- Location: Chittenden County, Vermont, United States
- Coordinates: 44°22′15″N 073°05′04″W﻿ / ﻿44.37083°N 73.08444°W
- Type: reservoir
- Basin countries: United States
- Surface area: 247 acres (1.00 km^{2})
- Surface elevation: 686 ft (209 m)
- Settlements: Hinesburg / Williston / Richmond

= Lake Iroquois (Vermont) =

Lake Iroquois is a 247 acre reservoir in northwestern Vermont, bordered by three towns: Hinesburg, Williston, and Richmond.

Lake Iroquois (formerly known as Hinesburg pond) was created in 1867 to supply mills in Hinesburg with a better water supply. Building a dam on Pond Brook caused the existing spring-fed pond to rise above its banks and become the current lake. The towns share a beach on the lake, plus there is a public boat access.

 Approximately 32 streams flow into the lake on the north, east and west sides, the largest being the one that flows in from the northwest section (crossing Beebe Lane). There are also several streams that bubble up from the lake bottom. The outflow of the lake is over the dam in the south end. The outlet stream flows into Sunset Lake in Hinesburg, and then into the LaPlatte River and into Lake Champlain.

 The lake is used extensively throughout the year by residents and by visitors. The Lake Iroquois Recreation District (LIRD) maintains the public beach at the north end of the lake. The LIRD also maintains a trail network on the land around the lake. The trails are accessible from the beach parking lot. The Vermont Department of Fish and Wildlife maintains the fishing access and boat ramp, also at the north end of the lake, which provides public access to the lake for boating and fishing.

Lake Surface Area: 247 acres
Drainage Basin Area: 2, 418 acres
Maximum Depth: 37 ft.
Average Depth: 19 ft.
Elevation: 685 ft.

The Lake Iroquois Association (LIA) was founded in 2007 to enhance the water quality of Lake Iroquois and to protect the health of the surrounding ecosystem.
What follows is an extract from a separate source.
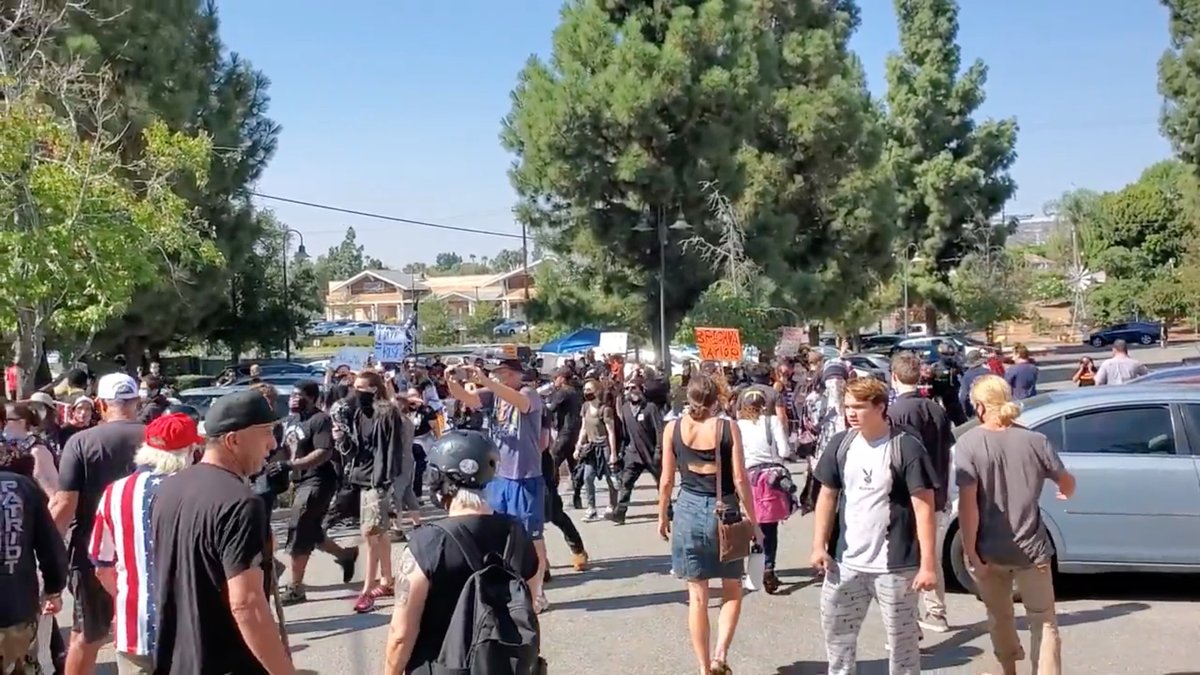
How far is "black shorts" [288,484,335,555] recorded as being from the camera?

The LIA is an all volunteer membership organization, governed by an elected board of directors. The LIA does much work around the lake including managing the greeter program and boat wash station, overseeing various projects to reduce phosphorus and sediment runoff into the lake, working on controlling the infestation of Eurasian watermilfoil and preventing other invasives from entering the lake, and outreach to all lake users and lake property owners to provide information and education on best practices for maintaining the health of the lake and surrounding ecosystem.